EXTRACT TO READ:
- Opening Delimiter -
By Sennah Yee
Illustration by Aidan Jeans
BEGINNING: “Exist[ing] in this Wasteland. A man reduced to a single instinct: survive.”
ENDING: “Where must we go, we who wander this wasteland, in search of our better selves.”
THE WASTELAND: A post-apocalyptic world of fire, dust, rust, chrome. The man in question: rogue, parched, drifting. The hunters and the hunted in question: machines who need humans, humans who need machines. A landscape that is physically kinetic, and yet mentally at a standstill. “Exist[ing] in this Wasteland". Note how he says “existing” instead of living. There is a difference.
CYBORG: First coined in an article from 1960, Cyborgs and Space. The heading reads: “Altering man’s bodily functions to meet the requirements of extraterrestrial environments would be more logical than providing an earthly environment for him in space[.]”
One can read into all this metaphorically—it does not leave only man free to explore, but also woman— especially woman. In reconstructing the self in an oppressive environment, that environment must adjust and react accordingly. There is a power, an autonomy to this self-regulation.
The cyborg is a hybrid—not either/or human and machine, but rather neither/both. The characters of Fury Road all operate as such. Their physicality is crucial, emphasized—skin branded and scorching blood, sweat, and tears running. And yet, they also all survive and thrive on machines—whether a weapon, vehicle, mechanical arm, or flaming guitar. It is difficult to distinguish where the human begins and where the machine ends. I am reminded of A Cyborg Manifesto by Donna Haraway: “Why should our bodies end at our skin?”
What is particularly transgressive about a woman-machine is its paradoxes—we are raised being told that women are soft, emotional, linked to nature. In other words, not at all like technology: cold, rational, objective.
- Closing Delimiter -
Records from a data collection
- Opening Delimiter -
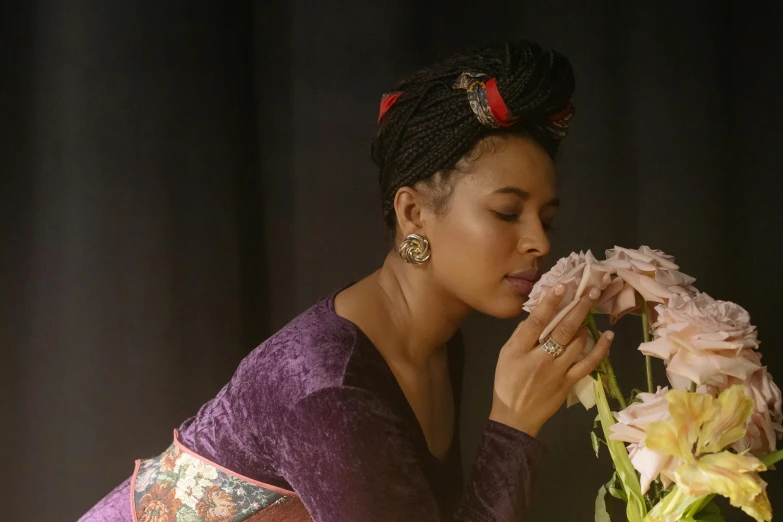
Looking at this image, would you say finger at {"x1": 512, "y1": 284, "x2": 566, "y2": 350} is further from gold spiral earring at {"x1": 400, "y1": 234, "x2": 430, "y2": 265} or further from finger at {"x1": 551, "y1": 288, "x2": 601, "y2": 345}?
gold spiral earring at {"x1": 400, "y1": 234, "x2": 430, "y2": 265}

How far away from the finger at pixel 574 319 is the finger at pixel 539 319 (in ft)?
0.06

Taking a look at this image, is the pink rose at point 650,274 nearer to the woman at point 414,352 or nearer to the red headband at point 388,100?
the woman at point 414,352

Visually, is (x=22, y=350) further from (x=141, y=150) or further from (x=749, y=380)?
(x=749, y=380)

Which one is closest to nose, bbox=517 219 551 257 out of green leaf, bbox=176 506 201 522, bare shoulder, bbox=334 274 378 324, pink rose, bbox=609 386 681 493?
bare shoulder, bbox=334 274 378 324

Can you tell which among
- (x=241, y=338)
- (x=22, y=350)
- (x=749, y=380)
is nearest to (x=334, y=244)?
(x=241, y=338)

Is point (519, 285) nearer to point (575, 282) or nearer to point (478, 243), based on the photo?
point (478, 243)

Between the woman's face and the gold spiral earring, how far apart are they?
1.1 inches

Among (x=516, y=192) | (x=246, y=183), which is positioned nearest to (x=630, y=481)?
(x=516, y=192)

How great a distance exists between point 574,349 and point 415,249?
295 millimetres

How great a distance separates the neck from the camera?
3.62 feet

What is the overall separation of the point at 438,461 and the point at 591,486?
0.40 meters

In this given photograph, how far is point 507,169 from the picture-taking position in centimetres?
100

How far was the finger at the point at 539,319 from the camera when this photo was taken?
817 mm

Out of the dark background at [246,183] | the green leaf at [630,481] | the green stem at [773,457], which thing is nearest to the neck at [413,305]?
the dark background at [246,183]
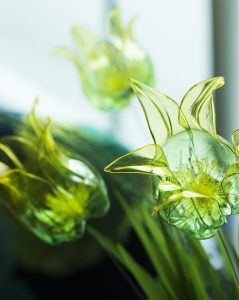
- Closing Delimiter -
In the essay on cyborgs in Fury Road, copy the passage starting with "The cyborg is" and going on through "cold, rational, objective.", and swap "hybrid" for "blend".

The cyborg is a blend—not either/or human and machine, but rather neither/both. The characters of Fury Road all operate as such. Their physicality is crucial, emphasized—skin branded and scorching blood, sweat, and tears running. And yet, they also all survive and thrive on machines—whether a weapon, vehicle, mechanical arm, or flaming guitar. It is difficult to distinguish where the human begins and where the machine ends. I am reminded of A Cyborg Manifesto by Donna Haraway: “Why should our bodies end at our skin?”
What is particularly transgressive about a woman-machine is its paradoxes—we are raised being told that women are soft, emotional, linked to nature. In other words, not at all like technology: cold, rational, objective.